| Lista de atividades |
**a.** Quais são as três formas de transferência de calor citadas no texto sobre transferência de calor?
**b.** Prossiga com o texto sobre transferência de calor a partir da última frase apresentada.

| Trecho selecionado |
Maio chegou e com ele alcançamos o marco de dois meses de isolamento social. Todo mundo ansioso e com saudades de atividades ao ar livre e eis que surjo com um tema indigesto: por que engenheiros se preocupam com a transferência de calor? Alguns provavelmente vão protestar afirmando que desde que terminaram o Ensino Médio nunca mais usaram isso, mas isso não é verdade. Talvez vocês não tenham se dado conta, mas somos expostos a esses conceitos diariamente.

Lembra daquela ida à praia no final de semana e da sensação boa da areia quente e fofa debaixo dos pés, o sol batendo no rosto e aquela brisa suave com cheiro de maresia? Pois é, em menos de um minuto você já experimentou as três formas de transferência de calor: condução, radiação e convecção.

Matando (ou não) as saudades do professor de física, devemos entender que o calor é um tipo de energia em movimento, desde que haja uma diferença de temperatura. O modo, entretanto, como essa energia pode ser transferida varia e segue as três formas mencionadas anteriormente, todas elas bem distintas entre si.

| Material de estudo |
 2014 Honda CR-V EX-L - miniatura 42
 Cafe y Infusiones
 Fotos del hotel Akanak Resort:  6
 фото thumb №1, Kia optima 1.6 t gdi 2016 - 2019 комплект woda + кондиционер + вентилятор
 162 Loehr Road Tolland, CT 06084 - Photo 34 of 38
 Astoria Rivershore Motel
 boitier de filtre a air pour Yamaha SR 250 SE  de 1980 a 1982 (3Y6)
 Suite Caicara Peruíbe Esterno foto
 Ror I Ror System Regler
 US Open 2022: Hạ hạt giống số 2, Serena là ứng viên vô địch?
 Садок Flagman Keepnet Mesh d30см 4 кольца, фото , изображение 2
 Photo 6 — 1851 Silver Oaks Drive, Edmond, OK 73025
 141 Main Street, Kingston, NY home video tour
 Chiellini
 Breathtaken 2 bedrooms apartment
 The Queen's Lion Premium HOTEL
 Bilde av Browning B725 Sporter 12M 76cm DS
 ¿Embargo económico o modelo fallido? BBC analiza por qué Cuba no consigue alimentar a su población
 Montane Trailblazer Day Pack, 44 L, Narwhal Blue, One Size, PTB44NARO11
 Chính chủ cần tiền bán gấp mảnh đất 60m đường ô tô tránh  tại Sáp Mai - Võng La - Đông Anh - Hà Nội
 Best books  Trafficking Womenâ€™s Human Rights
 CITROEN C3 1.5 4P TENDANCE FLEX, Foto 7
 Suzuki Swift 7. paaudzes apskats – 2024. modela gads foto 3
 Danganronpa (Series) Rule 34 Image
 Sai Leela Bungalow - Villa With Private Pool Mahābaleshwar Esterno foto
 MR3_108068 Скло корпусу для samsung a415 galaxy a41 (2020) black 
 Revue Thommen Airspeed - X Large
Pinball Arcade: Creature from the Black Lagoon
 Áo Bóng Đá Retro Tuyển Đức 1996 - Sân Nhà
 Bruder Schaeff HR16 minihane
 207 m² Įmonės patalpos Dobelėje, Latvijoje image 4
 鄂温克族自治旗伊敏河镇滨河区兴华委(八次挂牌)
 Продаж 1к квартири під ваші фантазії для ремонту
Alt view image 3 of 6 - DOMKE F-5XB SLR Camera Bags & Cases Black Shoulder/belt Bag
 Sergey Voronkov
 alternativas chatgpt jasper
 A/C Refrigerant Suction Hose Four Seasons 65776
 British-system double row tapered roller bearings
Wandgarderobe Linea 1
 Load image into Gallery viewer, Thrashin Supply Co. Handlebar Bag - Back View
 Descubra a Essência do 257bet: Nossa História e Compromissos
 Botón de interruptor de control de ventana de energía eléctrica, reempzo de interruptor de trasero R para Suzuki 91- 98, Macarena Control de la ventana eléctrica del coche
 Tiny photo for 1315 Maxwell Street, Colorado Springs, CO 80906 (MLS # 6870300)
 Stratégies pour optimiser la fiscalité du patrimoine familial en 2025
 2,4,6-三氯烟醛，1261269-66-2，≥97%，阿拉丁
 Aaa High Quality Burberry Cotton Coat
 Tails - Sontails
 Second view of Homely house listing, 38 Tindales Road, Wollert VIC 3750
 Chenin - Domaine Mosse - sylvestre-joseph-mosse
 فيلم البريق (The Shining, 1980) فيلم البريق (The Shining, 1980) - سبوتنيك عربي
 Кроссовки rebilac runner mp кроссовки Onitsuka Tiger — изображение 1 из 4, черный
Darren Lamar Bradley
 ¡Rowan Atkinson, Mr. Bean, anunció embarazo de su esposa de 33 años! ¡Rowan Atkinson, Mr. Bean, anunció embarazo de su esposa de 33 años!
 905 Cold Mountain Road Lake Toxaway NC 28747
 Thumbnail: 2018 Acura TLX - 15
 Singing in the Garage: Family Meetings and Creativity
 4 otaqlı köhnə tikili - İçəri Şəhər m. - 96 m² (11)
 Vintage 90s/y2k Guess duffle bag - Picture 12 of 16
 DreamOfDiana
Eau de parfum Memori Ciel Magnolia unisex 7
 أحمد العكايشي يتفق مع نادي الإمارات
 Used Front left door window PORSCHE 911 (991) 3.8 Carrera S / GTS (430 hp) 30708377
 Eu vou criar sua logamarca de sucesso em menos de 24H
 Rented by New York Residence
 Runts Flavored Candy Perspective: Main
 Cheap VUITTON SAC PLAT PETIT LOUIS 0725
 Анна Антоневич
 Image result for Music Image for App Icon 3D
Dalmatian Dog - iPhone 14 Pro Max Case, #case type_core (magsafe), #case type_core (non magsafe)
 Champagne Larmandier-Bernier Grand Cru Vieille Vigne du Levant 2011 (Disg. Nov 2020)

| Respostas do exercício |
**a.** Condução, radiação e convecção.

**b.**
Para que a CONDUÇÃO ocorra, é necessário um meio sólido ou fluido (gás ou líquido) – desde que este permaneça estável. As moléculas de um fluido, por exemplo, possuem um dado grau energético decorrente do movimento de translação aleatório, além dos movimentos internos de vibração e rotação. Tal grau será mais elevado quanto maior for a temperatura das moléculas e, como consequência, tais moléculas mais energéticas, ao se chocarem com suas vizinhas “meio paradonas”, irão transferir parte desta energia. O mecanismo nos sólidos funciona de forma similar, em que os movimentos se propagam através do reticulado – uma espécie de rede que interconecta os átomos – como ondas. E é por isso que o seu pé, um sólido, sente que os grãos de areia estão quentes. A areia está a uma temperatura mais elevada e transfere por condução essa energia ao seu corpo.

Já quando analisamos a CONVECÇÃO, estamos mais interessados na situação envolvendo um fluido e uma superfície sólida, embora possa ocorrer entre fluidos distintos. Os movimentos de translação, rotação e vibração descritos anteriormente também ocorrem, com o mecanismo adicional de movimentação do fluido como um grande agregado. Adicionalmente, podemos falar em dois tipos de convecção: forçada e natural. Enquanto na primeira há um equipamento impondo o escoamento – aqui basta lembrar do ventiladorzinho preso ao microprocessador no seu PC – nesta há apenas a ação do empuxo.

Para clarear o último caso, podemos exemplificar com a situação em que um ar condicionado trabalha para refrigerar um determinado cômodo. O ar quente é menos denso, ou seja, mais leve que o ar frio. Correntes ascendentes de ar quente sobem ocupando o lugar do ar frio anteriormente ali. A massa de ar frio que desceu é aquecida e volta a gerar a mesma corrente ascendente, com o ciclo se repetindo várias e várias vezes. Tudo isso em função do empuxo. Por esse motivo não é recomendado que esse tipo de aparelho seja instalado na parte inferior. Do contrário, ele trabalhará mais, consumirá mais energia e não será tão eficiente. E nesse meio tempo em que estamos tostando na nossa praia imaginária, a brisa suave que vem direto da água está, por meio da convecção, removendo o calor de nossa pele.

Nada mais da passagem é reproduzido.